Set problem -
In the Fannie and Freddie bailout text, what kind of crisis did George Soros say was coming?

Text to read -
* * *

Fannie and Freddie Bailout: Opinions and Wrath

So the decision has finally and predictably been made and the US government will now pay out huge sums of taxpayer’s money to take over both Freddie an Fannie.

Here are some expert opinions and comments from The Gurus regarding this buy-off :

Jim Rogers says:I don’t know where these guys get the audacity to take our money, taxpayer money, and buy stock in Fannie Mae…. So we’re going to bail out everybody else in the world. And it ruins the Federal Reserve’s balance sheet and it makes the dollar more vulnerable and it increases inflation…These companies were going to go bankrupt if they hadn’t stepped in to do something, and they should’ve gone bankrupt with all of the mistakes they’ve made. What’s going to happen when you Band-Aid and put some Band-Aids on it for another year or two or three? What’s going to happen three years from now when the situation’s much, much, much worse?…They’re ruining what has been one of the greatest economies in the world

Warren Buffet has referred to Fannie and Freddie and said that the “Game is Over”. He also has said the Fannie and Freddie:“… were able to borrow without any of the normal restraints. They had a blank check from the federal government. They priced risk wrong…. They don’t have any worth

George Soros commented that a ’solvency crisis’ was coming and went on to say: “This is a very serious financial crisis and it is the most serious financial crisis of our lifetime … It is an idle dream to think that you could have this kind of crisis without the real economy being affected”

* * *

Records from a spatial question set -
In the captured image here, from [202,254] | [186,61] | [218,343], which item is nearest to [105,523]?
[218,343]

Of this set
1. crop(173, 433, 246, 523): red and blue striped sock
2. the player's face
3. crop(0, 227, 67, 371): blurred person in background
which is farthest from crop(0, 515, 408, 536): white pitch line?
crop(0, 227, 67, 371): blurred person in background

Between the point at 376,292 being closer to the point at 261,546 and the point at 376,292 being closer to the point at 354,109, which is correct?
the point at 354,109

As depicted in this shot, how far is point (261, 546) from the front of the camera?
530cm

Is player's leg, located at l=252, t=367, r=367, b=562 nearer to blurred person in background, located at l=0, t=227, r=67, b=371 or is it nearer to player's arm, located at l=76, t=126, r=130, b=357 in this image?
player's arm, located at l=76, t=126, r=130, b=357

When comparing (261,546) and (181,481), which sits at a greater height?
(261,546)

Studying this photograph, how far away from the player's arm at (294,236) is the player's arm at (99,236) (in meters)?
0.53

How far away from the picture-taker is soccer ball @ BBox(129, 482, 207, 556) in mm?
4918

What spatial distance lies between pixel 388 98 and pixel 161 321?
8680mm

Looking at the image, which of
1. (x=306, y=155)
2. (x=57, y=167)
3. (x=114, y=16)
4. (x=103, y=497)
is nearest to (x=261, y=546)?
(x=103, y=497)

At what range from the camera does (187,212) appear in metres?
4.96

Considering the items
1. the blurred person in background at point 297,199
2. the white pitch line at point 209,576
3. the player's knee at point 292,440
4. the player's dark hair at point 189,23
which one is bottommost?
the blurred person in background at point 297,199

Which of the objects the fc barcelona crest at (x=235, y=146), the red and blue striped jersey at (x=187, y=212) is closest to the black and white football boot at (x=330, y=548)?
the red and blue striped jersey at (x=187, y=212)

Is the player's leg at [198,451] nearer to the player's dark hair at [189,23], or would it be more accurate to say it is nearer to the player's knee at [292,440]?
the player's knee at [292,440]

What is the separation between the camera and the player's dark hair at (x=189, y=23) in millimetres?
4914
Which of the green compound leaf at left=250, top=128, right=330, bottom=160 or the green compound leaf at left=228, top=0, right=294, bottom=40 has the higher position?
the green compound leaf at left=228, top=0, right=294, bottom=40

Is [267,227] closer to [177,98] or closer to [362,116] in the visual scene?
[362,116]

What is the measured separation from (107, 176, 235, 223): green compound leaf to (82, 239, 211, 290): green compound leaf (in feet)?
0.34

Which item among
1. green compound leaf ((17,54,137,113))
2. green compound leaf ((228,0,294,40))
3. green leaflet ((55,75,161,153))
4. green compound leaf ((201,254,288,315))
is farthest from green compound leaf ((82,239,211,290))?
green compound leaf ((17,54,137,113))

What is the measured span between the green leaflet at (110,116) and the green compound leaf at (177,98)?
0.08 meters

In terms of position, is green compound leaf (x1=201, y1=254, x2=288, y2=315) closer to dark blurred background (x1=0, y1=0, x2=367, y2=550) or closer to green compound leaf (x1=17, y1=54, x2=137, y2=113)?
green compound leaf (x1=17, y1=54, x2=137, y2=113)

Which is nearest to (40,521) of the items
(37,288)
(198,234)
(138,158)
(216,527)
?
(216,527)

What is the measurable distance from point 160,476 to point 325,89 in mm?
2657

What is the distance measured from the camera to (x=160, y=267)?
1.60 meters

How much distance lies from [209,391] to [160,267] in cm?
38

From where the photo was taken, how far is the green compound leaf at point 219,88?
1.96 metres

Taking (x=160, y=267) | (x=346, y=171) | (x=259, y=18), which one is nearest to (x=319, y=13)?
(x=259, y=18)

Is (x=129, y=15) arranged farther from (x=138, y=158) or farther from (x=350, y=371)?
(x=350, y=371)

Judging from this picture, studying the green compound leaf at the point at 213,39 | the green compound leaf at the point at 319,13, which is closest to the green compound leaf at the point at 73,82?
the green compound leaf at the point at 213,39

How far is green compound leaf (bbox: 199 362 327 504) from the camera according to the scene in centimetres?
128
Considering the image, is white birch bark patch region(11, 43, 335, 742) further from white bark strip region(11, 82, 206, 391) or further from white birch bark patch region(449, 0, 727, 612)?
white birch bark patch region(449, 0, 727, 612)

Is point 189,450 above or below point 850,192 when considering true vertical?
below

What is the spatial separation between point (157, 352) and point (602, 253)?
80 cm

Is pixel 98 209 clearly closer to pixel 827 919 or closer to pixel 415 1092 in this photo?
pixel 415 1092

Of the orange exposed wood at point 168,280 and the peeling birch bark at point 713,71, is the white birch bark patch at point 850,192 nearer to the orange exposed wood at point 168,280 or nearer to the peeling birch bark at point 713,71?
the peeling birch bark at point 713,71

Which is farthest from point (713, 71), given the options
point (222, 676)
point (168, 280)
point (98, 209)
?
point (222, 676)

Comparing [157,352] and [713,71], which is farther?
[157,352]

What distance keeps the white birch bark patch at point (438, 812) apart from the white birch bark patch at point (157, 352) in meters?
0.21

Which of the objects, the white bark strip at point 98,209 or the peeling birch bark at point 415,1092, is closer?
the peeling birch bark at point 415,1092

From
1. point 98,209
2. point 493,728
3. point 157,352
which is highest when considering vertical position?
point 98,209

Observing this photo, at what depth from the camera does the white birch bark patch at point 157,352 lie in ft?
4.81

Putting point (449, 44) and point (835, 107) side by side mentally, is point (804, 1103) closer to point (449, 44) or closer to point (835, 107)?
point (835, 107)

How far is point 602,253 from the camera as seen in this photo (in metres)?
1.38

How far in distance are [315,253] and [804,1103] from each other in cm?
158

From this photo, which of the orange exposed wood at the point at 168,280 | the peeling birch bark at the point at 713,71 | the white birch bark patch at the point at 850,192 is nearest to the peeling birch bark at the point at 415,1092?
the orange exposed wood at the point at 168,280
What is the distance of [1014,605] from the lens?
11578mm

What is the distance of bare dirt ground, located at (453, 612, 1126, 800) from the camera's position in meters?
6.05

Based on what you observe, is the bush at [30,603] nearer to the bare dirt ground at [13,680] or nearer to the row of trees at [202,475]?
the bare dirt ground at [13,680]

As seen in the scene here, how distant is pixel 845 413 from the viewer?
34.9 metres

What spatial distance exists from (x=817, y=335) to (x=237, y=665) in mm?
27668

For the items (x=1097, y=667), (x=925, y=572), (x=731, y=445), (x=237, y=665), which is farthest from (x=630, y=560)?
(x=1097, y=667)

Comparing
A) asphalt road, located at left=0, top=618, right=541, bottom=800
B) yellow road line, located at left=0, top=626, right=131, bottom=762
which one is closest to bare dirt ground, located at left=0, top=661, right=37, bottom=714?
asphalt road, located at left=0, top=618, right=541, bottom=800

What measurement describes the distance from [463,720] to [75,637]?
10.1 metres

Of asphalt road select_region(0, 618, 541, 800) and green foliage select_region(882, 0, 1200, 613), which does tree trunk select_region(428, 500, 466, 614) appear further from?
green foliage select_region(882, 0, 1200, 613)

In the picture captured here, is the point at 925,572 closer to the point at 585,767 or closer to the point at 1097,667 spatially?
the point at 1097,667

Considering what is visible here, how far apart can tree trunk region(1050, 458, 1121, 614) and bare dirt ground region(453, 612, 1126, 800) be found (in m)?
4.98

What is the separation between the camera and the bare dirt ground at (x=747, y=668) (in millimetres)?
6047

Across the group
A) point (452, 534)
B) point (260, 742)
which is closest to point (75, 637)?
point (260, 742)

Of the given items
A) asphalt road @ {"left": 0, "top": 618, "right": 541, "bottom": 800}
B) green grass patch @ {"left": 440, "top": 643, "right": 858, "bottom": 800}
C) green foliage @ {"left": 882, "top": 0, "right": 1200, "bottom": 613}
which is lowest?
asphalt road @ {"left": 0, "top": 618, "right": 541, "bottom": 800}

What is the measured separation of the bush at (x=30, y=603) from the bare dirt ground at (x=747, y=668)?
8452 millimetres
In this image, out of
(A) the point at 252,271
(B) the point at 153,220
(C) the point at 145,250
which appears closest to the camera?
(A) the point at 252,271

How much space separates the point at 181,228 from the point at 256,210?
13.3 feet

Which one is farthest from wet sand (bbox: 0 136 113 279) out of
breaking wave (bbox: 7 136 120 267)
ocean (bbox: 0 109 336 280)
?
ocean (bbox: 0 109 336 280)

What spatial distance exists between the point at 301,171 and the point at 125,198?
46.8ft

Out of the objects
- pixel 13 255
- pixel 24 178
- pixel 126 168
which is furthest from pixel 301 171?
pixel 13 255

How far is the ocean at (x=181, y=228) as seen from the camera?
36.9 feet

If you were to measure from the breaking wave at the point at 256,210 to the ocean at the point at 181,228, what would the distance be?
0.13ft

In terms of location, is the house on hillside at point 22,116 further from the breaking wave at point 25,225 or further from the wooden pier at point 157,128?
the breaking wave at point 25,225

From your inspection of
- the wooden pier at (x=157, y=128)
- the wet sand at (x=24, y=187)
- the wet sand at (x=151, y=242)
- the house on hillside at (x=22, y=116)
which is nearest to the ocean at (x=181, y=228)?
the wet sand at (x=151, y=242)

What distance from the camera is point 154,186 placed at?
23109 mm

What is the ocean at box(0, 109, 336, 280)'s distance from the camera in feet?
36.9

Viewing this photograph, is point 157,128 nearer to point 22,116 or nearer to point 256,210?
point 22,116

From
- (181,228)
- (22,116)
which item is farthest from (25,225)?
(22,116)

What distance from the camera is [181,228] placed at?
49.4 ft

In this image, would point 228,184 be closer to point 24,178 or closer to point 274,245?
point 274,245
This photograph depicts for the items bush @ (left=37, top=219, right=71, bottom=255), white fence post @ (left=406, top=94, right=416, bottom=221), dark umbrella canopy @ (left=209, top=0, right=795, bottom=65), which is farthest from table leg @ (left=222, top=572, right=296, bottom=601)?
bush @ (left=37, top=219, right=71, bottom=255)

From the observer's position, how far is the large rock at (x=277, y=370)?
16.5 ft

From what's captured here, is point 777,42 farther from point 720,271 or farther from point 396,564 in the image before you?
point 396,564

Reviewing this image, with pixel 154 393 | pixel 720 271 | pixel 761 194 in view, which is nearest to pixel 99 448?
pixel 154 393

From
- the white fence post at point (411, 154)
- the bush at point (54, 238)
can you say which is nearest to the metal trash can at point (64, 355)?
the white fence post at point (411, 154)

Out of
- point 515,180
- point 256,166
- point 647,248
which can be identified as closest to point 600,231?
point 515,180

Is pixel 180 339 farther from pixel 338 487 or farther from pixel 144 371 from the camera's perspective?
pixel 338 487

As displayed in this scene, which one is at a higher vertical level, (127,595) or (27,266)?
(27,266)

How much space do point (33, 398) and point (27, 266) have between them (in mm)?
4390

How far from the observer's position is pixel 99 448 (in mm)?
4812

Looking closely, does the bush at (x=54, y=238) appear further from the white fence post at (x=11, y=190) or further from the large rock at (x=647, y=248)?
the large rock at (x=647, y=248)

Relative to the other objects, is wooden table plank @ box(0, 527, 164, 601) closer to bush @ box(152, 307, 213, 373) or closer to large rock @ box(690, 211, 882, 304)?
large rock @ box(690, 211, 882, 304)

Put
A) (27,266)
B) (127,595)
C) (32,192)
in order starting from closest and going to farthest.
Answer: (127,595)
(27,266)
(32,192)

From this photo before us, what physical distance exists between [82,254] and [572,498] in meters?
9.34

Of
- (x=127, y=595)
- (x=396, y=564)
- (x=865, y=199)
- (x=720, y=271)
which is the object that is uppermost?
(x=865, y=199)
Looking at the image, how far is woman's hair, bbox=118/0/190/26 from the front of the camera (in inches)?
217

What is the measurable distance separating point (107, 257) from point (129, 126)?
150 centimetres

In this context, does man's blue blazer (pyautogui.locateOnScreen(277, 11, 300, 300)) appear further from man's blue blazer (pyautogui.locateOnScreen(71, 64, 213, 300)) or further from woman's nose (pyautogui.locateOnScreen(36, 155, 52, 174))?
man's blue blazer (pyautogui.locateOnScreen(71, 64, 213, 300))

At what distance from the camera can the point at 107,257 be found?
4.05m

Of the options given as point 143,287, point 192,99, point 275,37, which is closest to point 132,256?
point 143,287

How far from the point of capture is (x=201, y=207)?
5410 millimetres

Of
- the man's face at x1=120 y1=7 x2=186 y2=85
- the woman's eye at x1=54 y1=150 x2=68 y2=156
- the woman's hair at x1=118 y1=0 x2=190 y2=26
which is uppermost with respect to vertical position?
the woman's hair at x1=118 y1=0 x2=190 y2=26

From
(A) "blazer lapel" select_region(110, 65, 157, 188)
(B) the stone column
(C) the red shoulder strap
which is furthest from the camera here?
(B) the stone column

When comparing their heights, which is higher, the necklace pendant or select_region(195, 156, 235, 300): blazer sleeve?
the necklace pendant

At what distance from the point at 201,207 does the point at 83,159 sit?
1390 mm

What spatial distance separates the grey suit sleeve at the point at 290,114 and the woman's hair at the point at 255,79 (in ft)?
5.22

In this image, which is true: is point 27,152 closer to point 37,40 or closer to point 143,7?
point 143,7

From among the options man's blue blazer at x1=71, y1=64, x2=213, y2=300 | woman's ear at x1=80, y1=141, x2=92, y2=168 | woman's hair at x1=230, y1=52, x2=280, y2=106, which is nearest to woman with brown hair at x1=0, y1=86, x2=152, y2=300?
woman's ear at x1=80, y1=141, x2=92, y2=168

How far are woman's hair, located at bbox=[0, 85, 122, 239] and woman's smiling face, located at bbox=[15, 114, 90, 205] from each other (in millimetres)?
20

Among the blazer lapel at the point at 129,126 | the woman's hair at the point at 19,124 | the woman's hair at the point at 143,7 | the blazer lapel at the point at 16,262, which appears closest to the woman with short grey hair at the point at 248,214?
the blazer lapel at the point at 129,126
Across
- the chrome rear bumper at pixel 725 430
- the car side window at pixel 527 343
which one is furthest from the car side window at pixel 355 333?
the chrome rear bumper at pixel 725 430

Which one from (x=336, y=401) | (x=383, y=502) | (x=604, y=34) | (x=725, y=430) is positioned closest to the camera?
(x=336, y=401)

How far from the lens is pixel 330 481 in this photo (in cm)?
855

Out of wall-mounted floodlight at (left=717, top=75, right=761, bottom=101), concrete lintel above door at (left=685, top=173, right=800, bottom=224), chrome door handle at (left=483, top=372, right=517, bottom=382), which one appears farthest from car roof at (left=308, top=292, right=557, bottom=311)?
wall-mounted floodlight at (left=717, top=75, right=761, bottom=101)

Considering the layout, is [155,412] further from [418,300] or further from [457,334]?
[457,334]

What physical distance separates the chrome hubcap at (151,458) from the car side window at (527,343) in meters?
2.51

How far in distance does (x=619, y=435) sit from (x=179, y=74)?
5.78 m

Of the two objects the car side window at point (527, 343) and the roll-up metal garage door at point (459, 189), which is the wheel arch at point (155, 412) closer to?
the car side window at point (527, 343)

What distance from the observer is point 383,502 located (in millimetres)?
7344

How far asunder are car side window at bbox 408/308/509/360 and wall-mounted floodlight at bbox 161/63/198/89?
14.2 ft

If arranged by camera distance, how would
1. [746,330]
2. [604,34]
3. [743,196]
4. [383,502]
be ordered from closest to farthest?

* * *

Written response -
A solvency crisis.